**** SELECTED EXCERPT
Trump bans US government use of Anthropic in clash over Artificial Intelligence safeguards

President Donald Trump has ordered federal agencies to stop using Anthropic’s Artificial Intelligence tools after the company refused Pentagon demands for unrestricted military use, triggering a rare move to label a major tech firm a national security supply chain risk.

President Donald Trump has ordered every federal agency to immediately halt the use of Anthropic’s Artificial Intelligence tools, escalating a confrontation over how advanced models can be deployed in warfare and domestic security. In a Truth Social post, Trump said the government “will not do business” with Anthropic again and warned he would use the “Full Power of the Presidency” to ensure compliance during a phase out lasting the next six months. The move follows Anthropic’s refusal to accept US military demands for what officials described as access to “any lawful use” of its technology.

The dispute centers on Anthropic’s internal safeguards, which are designed to prevent uses it describes as “mass surveillance” and “fully autonomous weapons”. After negotiations broke down, US Secretary of Defense Pete Hegseth said he had deemed Anthropic a “supply chain risk”, a designation that would make it the first US company to be publicly treated this way and would prohibit any business working with the military from “any commercial activity with Anthropic”. Anthropic responded that it had not received direct notice from the White House or the military on the status of talks and vowed to challenge any supply chain risk designation in court, calling it legally unsound and a dangerous precedent for companies negotiating with the government.

Anthropic has supplied Artificial Intelligence tools, including its Claude system, to US government and military customers since 2024 and was the first advanced Artificial Intelligence company to have its models used in agencies handling classified work. Its Pentagon work is part of a contract worth 200m, and the company’s most recent valuation earlier this month put its worth at 380 billion, according to the report. A former defense department official said Anthropic appeared to hold the upper hand in the dispute, arguing the company “simply do not need the money” and describing the legal basis for invoking the Defense Production Act or labeling the firm a supply chain risk as “extremely flimsy”.

The clash has widened into an industry-wide debate over military access to commercial Artificial Intelligence models. OpenAI chief executive Sam Altman privately told staff he shared Anthropic’s “red lines” on uses such as domestic surveillance and autonomous offensive weapons, and said any OpenAI military contracts would reject those applications. Altman later confirmed on X that OpenAI had struck a deal with the Department of War to run its models on classified cloud networks, even as he questioned how Anthropic’s Pentagon and Palantir arrangements were originally structured. Anthropic chief executive Dario Amodei, a former OpenAI executive who left to cofound the rival startup, was summoned to Washington DC for high-stakes talks in which Hegseth threatened both the Defense Production Act and the supply chain risk label if the company did not grant unfettered access. By Thursday, Amodei said he preferred to end Pentagon work rather than comply, while Anthropic told customers that the primary impact of Trump’s order would fall on firms that also contract with the military, which may have to stop using Anthropic on defense-related projects.
********
> WHAT YOU SHOULD DO:
Please transcribe the article on Trump's Anthropic ban from "Trump bans US" to "supply chain risk.". The records play no part in this work.
**** EXCERPTED DATA
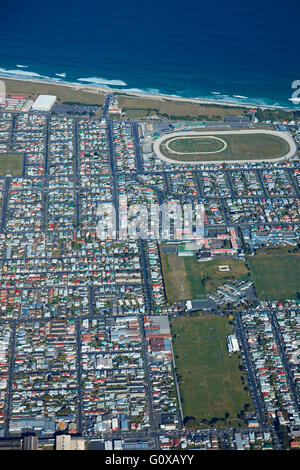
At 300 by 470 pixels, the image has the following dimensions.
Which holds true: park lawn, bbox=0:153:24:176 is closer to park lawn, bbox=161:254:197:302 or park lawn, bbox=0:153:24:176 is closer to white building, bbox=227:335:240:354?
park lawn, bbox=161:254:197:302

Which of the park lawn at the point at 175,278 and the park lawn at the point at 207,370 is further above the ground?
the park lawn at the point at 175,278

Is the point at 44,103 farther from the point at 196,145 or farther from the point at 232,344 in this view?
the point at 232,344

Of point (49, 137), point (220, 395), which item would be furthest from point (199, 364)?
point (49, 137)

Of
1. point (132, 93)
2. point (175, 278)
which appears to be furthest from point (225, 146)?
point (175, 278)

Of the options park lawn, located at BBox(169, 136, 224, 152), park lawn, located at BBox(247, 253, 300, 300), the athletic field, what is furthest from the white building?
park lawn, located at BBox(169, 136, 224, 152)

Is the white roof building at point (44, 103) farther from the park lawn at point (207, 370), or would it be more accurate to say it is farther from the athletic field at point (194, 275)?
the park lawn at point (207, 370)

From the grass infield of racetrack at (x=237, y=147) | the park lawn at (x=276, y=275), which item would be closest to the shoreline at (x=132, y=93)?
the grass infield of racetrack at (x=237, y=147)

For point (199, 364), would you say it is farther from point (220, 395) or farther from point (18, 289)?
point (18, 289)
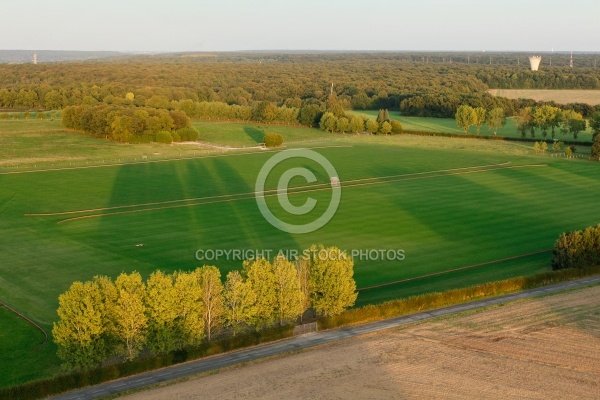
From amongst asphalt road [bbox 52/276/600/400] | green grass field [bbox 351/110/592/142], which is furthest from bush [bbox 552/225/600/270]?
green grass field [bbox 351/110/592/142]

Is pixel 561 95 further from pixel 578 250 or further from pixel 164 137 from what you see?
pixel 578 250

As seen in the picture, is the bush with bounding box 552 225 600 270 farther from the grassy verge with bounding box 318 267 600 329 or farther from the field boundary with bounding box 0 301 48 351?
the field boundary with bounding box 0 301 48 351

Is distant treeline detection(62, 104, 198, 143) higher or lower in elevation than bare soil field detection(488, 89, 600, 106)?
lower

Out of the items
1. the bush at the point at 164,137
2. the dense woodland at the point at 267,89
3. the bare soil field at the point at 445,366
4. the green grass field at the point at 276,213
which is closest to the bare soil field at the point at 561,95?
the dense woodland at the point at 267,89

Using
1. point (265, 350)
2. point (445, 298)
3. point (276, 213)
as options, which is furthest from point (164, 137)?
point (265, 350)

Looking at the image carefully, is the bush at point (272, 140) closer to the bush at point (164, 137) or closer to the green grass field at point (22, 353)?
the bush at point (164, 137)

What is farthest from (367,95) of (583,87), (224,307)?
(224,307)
********
> RESPONSE TO THE TASK:
Trump bans US government use of Anthropic in clash over Artificial Intelligence safeguards

President Donald Trump has ordered federal agencies to stop using Anthropic’s Artificial Intelligence tools after the company refused Pentagon demands for unrestricted military use, triggering a rare move to label a major tech firm a national security supply chain risk.